When Jackie Reynolds and her husband Kelly made their way to the hospital for the arrival of their firstborn, they knew that shortly after delivery their baby would be whisked away to have emergency surgery. Soon after, there would be weeks in the Neonatal Intensive Care Unit at the University of Michigan in Ann Arbor.
Sawyer, their first son, was born with a rare, but life-threatening birth defect: Gastroschisis. The condition affects the abdominal wall, and causes the baby's intestines to dangle outside of the body, through a small hole beside the belly button.
"Honestly, it was the hardest thing we've ever had to go through," Jackie said. "We had no idea whether or not our baby would survive."
By the time Jackie was 16 weeks pregnant, doctors had discovered the condition in utero and prepared the first-time parents for what was to come: their baby would surely be born with organs outside of his body, and surgery may not happen for at least three weeks after delivery. In Sawyer's case, doctors preformed surgery immediately after he was born, and within the hour he was recovering in the N-ICU.
The birth defect is more commonly seen in teen mothers, especially those babies born to non-Hispanic black mothers under the age of 20. Reynolds, a white female in her late 20s with no history of smoking or alcohol consumption, did not fit the bill.
A handful of similar tales have recently been published by the Centers for Disease Control and Prevention as part of a story series highlighting the concerning rise of the condition in the United States.
The CDC estimates the number of gastroschisis cases has spiked, citing a 263 percent increase in cases between 1995 and 2012. In fact, between 1995 and 2005 alone, researchers say prevalence nearly doubled, according to a news release accompanying the story series. Overall, about 2,000 U.S. babies are born with the birth defect each year. What's more, the number of babies born with gastroschisis increased among mothers of every age and racial/ethnic group studied.
Researchers are puzzled.
It concerns us that we don t know why more babies are being born with this serious birth defect, said Coleen Boyle, Ph.D., director of CDC s National Center on Birth Defects and Developmental Disabilities.
Public health research is urgently needed to figure out the cause and why certain women are at higher risk of having a baby born with gastroschisis.
Though the condition can be life-threatening, most who are born with it often grow up to lead relatively healthy lives. In some cases, children may also have digestive and nutritional issues. In rare cases, the condition is fatal.

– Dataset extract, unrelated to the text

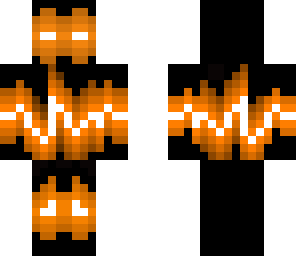 electric orange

Sawyer, now 3 1/2 years old, leads an active, healthy life with no residual effects.
"We are definitely very lucky," Jackie said. "There were babies in the N-ICU that had been there for months. The doctors, who perform roughly 15 of these surgeries per year, told us Sawyer was their best case scenario."
In their report, CDC officials outlined several methods in addressing birth defects, including tracking birth defects through several state tracking systems, and funding large studies like the National Birth Defects Prevention Study (births 1997-2011) and the Birth Defects Study to Evaluate Pregnancy exposures which began with births in 2014. The studies could identify factors that may increase the risk for gastroschisis.